I definitely agree with Angel's suggestions for the first paragraph. I think it could be more show, not tell - though generally description can weigh a suspenseful scene down, I think it would really help to portray the emotion of the scene and pique our interest if you started out by showing Tessa's fear and gradually revealed the cause of her fear.

There are some points where your use of pronouns or order of words confused me. For example:

She motioned towards Tessa’s son with the gun.


For about two paragraphs I thought you meant that Tessa's son was holding a gun and they were in some sort of standoff. Maybe you could say something like "With the barrel of the gun, she motioned towards Tessa's son" instead?

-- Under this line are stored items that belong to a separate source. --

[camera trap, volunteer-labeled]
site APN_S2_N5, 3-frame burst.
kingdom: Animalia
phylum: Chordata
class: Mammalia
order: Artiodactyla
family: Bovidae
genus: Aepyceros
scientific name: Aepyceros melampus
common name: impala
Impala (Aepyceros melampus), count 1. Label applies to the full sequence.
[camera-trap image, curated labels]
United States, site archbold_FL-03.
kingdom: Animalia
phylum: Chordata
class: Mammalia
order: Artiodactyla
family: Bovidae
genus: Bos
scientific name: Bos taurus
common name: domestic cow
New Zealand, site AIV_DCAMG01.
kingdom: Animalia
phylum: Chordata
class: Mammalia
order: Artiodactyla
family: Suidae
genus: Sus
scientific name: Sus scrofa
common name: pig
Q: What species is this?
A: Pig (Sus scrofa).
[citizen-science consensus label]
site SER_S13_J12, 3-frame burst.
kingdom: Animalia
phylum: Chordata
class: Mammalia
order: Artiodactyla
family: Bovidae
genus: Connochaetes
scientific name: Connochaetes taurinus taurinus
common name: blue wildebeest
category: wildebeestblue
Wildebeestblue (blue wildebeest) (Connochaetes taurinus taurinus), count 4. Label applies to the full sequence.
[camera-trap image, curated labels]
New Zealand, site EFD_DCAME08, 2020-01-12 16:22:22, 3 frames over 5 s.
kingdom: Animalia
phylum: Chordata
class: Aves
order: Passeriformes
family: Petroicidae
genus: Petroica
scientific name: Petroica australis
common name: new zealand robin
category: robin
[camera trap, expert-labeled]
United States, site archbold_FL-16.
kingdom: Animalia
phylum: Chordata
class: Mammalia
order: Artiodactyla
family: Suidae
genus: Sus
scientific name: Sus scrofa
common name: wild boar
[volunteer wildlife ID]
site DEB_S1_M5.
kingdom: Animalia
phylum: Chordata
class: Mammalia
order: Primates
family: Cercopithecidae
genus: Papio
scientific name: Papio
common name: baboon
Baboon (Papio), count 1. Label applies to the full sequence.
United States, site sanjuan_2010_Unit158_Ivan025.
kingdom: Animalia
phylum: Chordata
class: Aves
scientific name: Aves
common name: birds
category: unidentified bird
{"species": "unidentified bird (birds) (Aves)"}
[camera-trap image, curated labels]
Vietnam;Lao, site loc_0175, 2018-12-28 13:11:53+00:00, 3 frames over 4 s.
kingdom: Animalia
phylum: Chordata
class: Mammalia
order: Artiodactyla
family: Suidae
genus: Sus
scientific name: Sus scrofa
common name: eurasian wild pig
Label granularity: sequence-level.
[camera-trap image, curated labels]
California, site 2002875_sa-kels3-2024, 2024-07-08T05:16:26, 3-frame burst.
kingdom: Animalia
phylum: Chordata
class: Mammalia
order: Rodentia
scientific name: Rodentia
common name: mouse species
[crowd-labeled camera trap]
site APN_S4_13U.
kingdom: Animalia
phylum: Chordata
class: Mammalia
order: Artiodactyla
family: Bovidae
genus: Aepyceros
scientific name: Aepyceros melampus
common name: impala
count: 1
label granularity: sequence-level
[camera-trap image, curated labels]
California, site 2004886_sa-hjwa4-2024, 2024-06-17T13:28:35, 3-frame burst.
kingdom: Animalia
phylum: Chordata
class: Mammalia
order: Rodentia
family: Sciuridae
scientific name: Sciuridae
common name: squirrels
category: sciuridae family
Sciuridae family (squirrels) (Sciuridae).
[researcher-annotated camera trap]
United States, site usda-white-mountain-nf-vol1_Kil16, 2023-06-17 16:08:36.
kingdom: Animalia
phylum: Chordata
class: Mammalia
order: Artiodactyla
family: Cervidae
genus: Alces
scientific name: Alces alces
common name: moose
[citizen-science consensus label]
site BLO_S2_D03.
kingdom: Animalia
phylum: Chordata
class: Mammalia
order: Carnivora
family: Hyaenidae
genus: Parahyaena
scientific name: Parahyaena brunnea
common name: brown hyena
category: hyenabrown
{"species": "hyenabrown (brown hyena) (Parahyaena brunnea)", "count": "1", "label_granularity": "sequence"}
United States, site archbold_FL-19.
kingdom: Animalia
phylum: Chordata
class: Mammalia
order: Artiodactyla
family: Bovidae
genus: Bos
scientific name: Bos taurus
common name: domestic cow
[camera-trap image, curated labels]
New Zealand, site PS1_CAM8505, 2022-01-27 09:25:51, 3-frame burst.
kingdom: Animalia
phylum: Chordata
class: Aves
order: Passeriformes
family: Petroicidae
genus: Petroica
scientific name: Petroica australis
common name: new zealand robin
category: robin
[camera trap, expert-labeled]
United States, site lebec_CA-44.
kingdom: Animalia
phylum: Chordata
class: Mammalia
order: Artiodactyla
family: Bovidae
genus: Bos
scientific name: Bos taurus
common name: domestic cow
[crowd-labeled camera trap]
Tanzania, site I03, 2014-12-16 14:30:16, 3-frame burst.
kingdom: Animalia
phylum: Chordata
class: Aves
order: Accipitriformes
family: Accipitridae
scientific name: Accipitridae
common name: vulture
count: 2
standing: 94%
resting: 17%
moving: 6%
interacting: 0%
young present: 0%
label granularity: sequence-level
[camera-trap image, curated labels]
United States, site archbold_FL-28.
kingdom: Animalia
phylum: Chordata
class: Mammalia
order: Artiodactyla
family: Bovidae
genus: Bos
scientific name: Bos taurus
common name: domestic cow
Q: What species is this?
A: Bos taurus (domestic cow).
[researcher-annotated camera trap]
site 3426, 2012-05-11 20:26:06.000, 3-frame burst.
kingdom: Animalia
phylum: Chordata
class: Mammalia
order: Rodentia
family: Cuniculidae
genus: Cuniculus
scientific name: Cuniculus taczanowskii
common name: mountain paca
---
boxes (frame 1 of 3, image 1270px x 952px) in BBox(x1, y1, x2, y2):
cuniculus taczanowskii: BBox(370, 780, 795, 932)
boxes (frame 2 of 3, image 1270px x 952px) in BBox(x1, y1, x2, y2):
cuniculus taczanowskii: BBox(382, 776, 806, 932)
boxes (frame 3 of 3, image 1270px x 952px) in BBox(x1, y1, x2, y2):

Another thing I noticed was that Riley seemed to speak very maturely. From his actions and your description, he seemed like he was about 4-8 years old, but his words seemed to have the insight and eloquence of a 25 year old, at the least. I don't know if that is supposed to be some part of his character or what, but for me it felt odd and disconcerting.

Overall, I feel pretty ambivalent towards this piece. It has the potential to be interesting and exciting, but you need to sort out some ambiguities and answer a few questions. We don't have to know everything at the end of the story, but we should feel a sense of closure and hopefully feel like we understand why things happened as they did. In other words, let us know why they thought Owen was dead and why Gina kidnapped them, or at least hint at it.

Best of luck, and happy writing!

~Pan



I'm tired of books having villains who are just villains for no reason.